### Check your understanding
1. According to the blog post about pressure-cooker curry, about how long at pressure does the whole dish require?
2. Continue the blog post about pressure-cooker curry from where it stops.

### Document segment
■ ■ ■ ■ ■ ■ ■
Some bloggers concoct recipes because they have a keen desire to publish and photograph them. I have a keen desire to eat — at least 3 meals and a number of snacks a day. Since this is a blog about pressure cooking, I am not going to mention any raw food that I eat, but I do that, too.
Today, I did a take off of one of my own recipes for the pressure cooker: Green and Red Bean African Curry which is a riff on an African Curry recipe that I learned from Shuli and Ronit of Whole Spice, which is where I get the mighty delicious African curry powder.
Today the curry did not contain red beans (kidney) but did have marinated Zesty Lemon tempeh from Lightlife Foods, as well as potatoes. At the end of cooking I added some corn cut off the cob, which I cooked on the cob last night for 2 minutes in the pressure cooker.
The whole dish requires about 3 minutes at pressure. I say about because I used freshly dug potatoes and they sometimes only require a couple of minutes cooking. I do this dish in increments, using a quick release in between.
Here’s what I discovered:
I was hungry and I ate a lot of this for lunch.
■ ■ ■ ■ ■ ■ ■
Records from a data collection

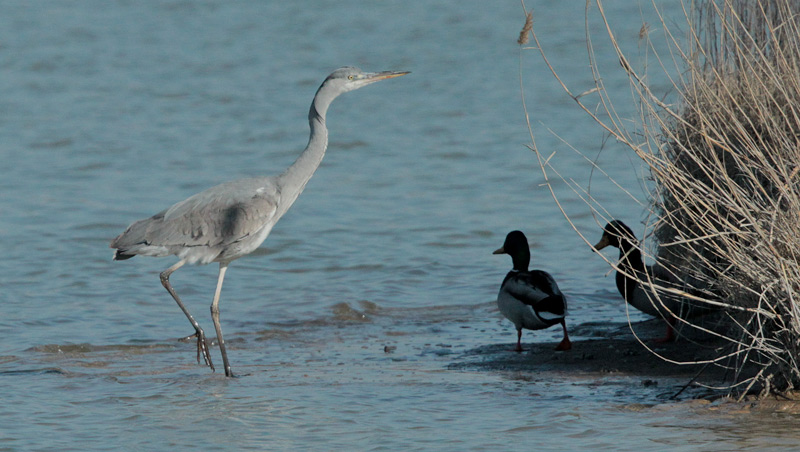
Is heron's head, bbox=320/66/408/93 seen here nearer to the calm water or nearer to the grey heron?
the grey heron

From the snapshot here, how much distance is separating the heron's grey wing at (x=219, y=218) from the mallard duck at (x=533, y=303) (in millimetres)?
1698

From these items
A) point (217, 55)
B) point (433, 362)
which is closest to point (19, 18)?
point (217, 55)

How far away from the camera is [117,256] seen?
7301 millimetres

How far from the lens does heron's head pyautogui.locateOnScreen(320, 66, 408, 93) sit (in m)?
7.64

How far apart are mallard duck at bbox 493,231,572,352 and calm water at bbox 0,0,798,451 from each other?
15.2 inches

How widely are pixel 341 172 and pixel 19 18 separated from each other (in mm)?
11435

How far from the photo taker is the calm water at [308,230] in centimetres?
555

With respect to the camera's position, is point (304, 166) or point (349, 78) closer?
point (304, 166)

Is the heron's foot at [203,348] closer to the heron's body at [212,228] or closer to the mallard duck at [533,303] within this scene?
the heron's body at [212,228]

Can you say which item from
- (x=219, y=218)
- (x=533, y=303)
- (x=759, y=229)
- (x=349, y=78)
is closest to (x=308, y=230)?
(x=349, y=78)

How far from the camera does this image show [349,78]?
7707mm

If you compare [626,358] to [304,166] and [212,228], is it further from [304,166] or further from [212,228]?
[212,228]

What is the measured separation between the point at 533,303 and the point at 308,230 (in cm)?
426

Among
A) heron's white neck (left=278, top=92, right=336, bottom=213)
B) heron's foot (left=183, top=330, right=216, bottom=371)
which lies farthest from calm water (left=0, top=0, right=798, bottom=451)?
heron's white neck (left=278, top=92, right=336, bottom=213)
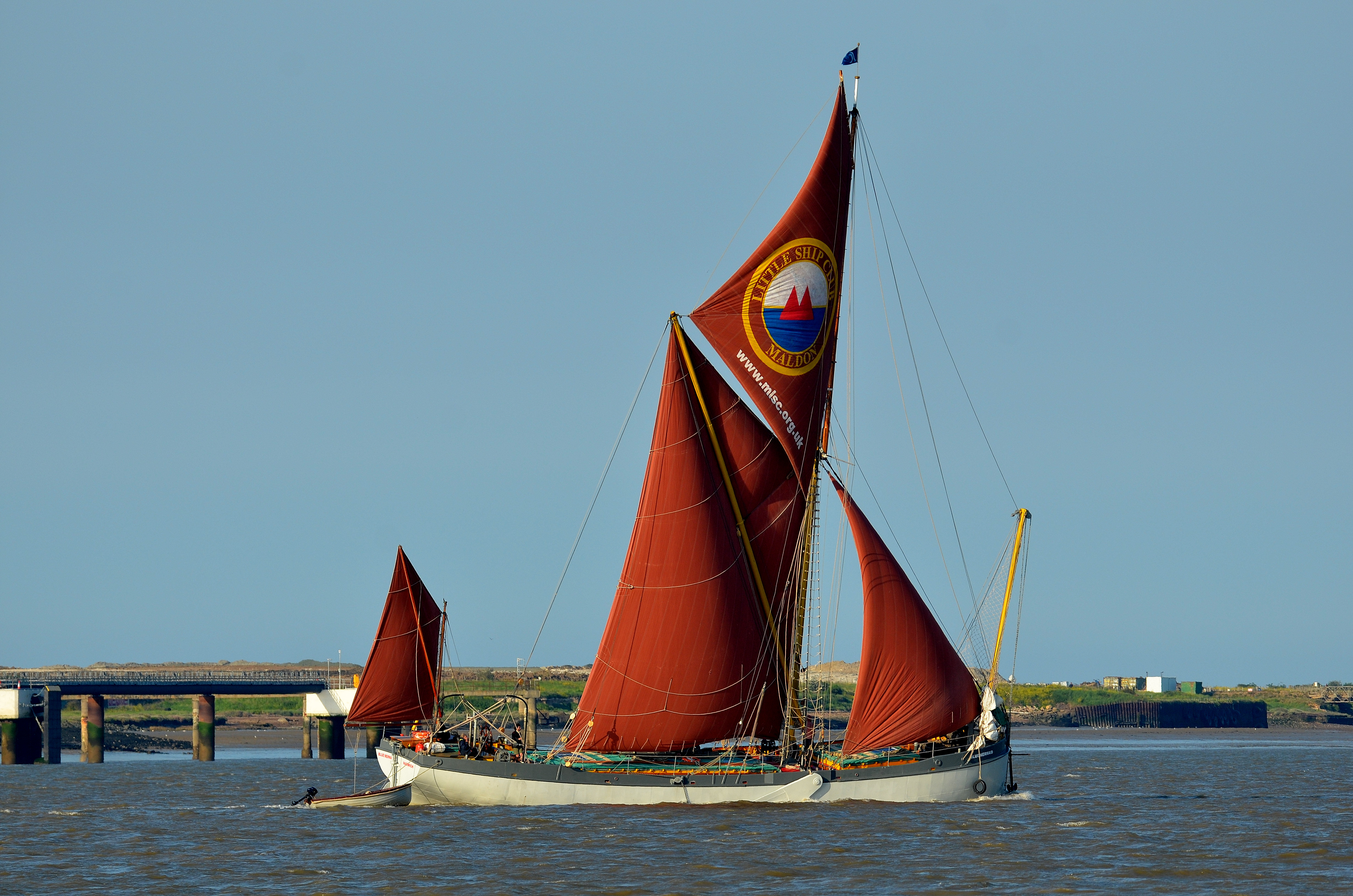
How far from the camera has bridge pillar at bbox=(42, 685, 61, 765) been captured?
102 metres

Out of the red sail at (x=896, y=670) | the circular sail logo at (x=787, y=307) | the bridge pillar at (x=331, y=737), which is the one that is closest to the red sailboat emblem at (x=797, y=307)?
the circular sail logo at (x=787, y=307)

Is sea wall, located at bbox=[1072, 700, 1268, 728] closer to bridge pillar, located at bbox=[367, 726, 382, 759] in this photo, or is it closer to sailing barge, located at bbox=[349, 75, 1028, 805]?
bridge pillar, located at bbox=[367, 726, 382, 759]

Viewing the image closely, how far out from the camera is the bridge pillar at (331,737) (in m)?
105

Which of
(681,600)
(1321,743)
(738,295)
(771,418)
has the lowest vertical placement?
(1321,743)

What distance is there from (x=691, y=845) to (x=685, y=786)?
925 centimetres

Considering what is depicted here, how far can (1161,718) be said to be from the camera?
196750mm

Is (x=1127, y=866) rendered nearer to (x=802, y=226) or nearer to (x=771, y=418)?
(x=771, y=418)

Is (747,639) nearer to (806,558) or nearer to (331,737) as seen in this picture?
(806,558)

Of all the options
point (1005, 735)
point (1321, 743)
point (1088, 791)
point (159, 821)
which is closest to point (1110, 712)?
point (1321, 743)

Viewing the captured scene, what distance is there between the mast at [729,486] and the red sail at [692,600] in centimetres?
16

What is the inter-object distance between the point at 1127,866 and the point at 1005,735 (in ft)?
59.7

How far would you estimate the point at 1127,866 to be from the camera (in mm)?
42781

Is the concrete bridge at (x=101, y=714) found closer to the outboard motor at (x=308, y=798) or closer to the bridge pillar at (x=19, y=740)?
the bridge pillar at (x=19, y=740)

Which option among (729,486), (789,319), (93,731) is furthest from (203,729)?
(789,319)
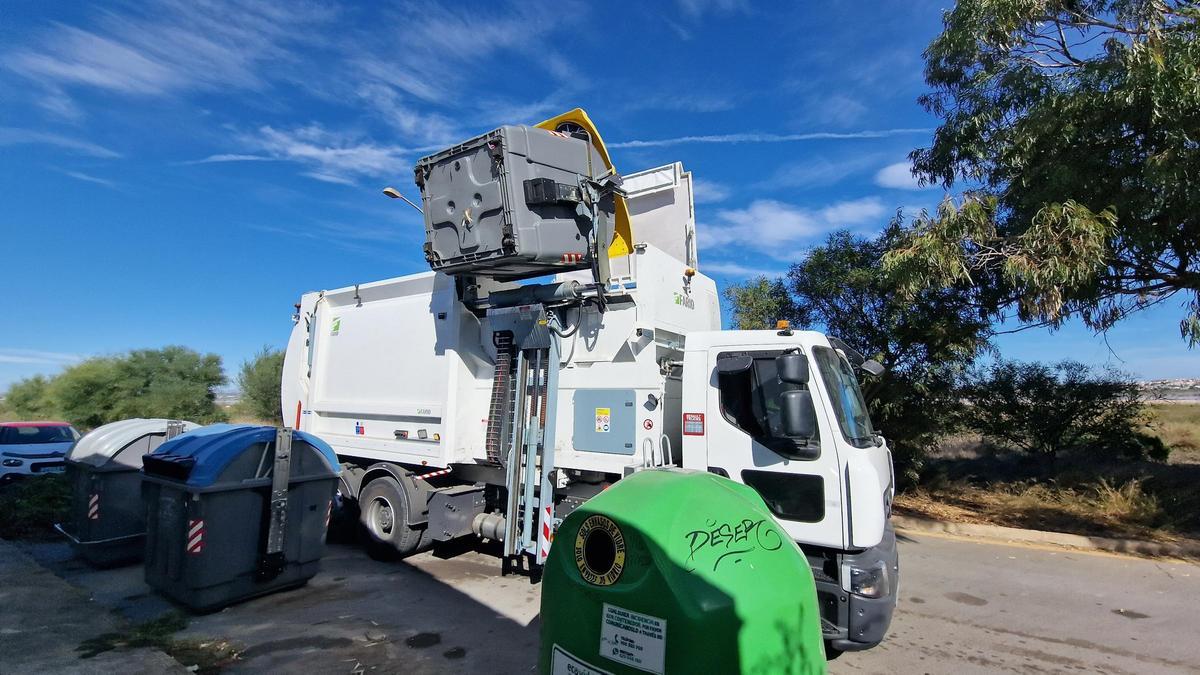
■ ■ ■ ■ ■ ■ ■
### Outputs in order
1. About 3 minutes.

2.
- I prefer to marinate my own tempeh and do not care for the Lightlife but like the Turtle Island brand marinated tempeh better.
- The dish really does taste better with kidney beans but I didn’t have any, and wanted a protein component.
- This curry, like many others, is highly adaptable and many seasonal vegetables could be added or substituted. I thought about adding summer squash or greens but that thought quickly left my head as I started cooking because I was so hungry.
- I still love my pressure cooker and what it does for me, and how quickly it does it. I can have a meal in almost no time — less than 15 minutes from cutting board to mouth.
And that’s why I blog — for meals. If you want the recipe for the African curry, please leave a comment or email me jill at pressurecookingonline.com.
If you are interested in learning more about pressure cookers or how to use them please check out the rest of this site, especially the pressure cooker page.
Cecilia says
I just got a 6 quart electric pressure cooker (11.6 psi) and love to see this recipe, to see if I can use your recipe book to adapt to this 11.6 psi cooker, thanks.
admin says
The recipes in my book The New Fast Food, even though, written for the stove top pressure cooker seem to work out pretty well in the electric pressure cooker. There might be times when you need to add a bit more liquid (as with beans when I mention 1/2 cup, 3/4 cup is just fine or up to 1 cup and with some vegetables). In general, though, you will find that the recipes for grains, soup, stew, chili, curry and more will work well in the electric cooker.
Have fun with it. And be sure to visit my other site .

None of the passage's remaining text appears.